AIM OF THE EXERCISE:
Continue the blog post about media agencies moving into content, which appears before the entries, starting right after its last line.

EXTRACTED TEXT:
★ ★ ★ ★ ★ ★ ★

Media is messing it up, all over again

25 Apr

[by Todd] Here we go, again.

Media agencies have decided they need to be in the content collection business. Witness Mindshare’s fragmentation into four units, one of which will "invent content" for benefit of their clients. And with it we see yet again the agency world skipping merrily down the roads of foolishness traveled so many times before.

SoapyThere isn’t much I remember from my college course, and even less from those on advertising. But, if memory serves, here’s the history of advertising agencies in a nutshell.

  1. Agencies created to buy ads in newspapers for clients.
  2. Started units to create ads, that it could then place in newspapers.
  3. Created radio shows, where actors read the ads that people were no longer reading in newspapers.
  4. Created TV shows, to place ads that were no longer performing in radio or newspapers.
  5. Break free from the ad agencies they’d created, because not everyone wanted to pay big bucks to make ads that media units could then place in newspapers, radio or television.
  6. Spun off interactive media groups, because buying ads online wasn’t as clean and easy as buying ads in newspapers, radio and television.

★ ★ ★ ★ ★ ★ ★

MATERIAL:

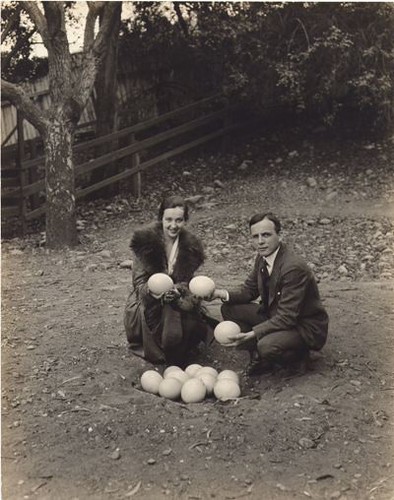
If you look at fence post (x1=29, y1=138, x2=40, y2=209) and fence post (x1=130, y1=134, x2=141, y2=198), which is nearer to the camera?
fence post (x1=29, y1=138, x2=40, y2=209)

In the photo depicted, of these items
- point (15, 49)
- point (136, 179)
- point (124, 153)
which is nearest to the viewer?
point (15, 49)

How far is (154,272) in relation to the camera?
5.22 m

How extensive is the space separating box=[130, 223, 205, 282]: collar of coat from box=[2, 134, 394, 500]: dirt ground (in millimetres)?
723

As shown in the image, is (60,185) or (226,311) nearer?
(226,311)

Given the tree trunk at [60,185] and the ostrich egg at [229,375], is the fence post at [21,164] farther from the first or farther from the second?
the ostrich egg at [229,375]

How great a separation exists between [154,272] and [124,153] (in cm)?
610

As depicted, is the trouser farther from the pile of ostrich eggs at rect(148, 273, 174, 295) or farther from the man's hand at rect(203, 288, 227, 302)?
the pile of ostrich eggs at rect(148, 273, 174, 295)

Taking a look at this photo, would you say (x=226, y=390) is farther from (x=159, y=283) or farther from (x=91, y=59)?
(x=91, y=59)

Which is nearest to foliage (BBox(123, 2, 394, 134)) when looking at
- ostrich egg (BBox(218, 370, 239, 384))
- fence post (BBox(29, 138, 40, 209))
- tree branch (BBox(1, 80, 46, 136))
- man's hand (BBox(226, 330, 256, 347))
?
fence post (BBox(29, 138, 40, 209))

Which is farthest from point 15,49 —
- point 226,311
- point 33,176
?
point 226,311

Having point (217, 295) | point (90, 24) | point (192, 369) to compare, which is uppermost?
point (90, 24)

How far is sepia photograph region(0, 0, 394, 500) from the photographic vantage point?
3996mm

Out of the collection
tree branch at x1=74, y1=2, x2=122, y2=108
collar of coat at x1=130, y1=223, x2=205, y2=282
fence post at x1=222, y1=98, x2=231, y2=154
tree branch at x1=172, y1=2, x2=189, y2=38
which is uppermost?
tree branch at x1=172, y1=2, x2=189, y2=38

★ ★ ★ ★ ★ ★ ★

TASK ANSWER:
  7. Realized they’d made a mistake and are now trying to become all things to all people, again.

I may be missing some interim steps, but then again AdPrin was at 8:40 in the morning, and many days that just seemed to be an unreasonable hour to be awake. (God, I miss college.)

At every turn agencies first try to take on responsibility for creating something, then they ultimately spin off that discipline. That’s because creating content, albeit ads, shows or events, is fundamentally different from buying and measuring the impact of spending the client’s money. If you need any validation for that just compared notes of what a creative director thinks is cool versus a media director.

So now Mindshare has Déjà vu all over again and will start cranking out content for benefit of their clients. The announcement came just in time for a report from Forrester, Content Consumers Want. But the news for Mindshare isn’t good. It isn’t enough to know which consumers your brand wants to connect with, you have to understand what content people are willing to accept from your brand.

Over on one of the Forrester blogs Mary Beth Kemp makes the point like this:

Content is just an excuse to interact and build a relationship with consumers.  If the content is not connected with deep consumer intelligence and individualized data, media agencies are missing half the opportunity.

Is it just me, or does that sound like the job of account planners, analytic teams and strategists. How many of those have you seen sitting among the media planners?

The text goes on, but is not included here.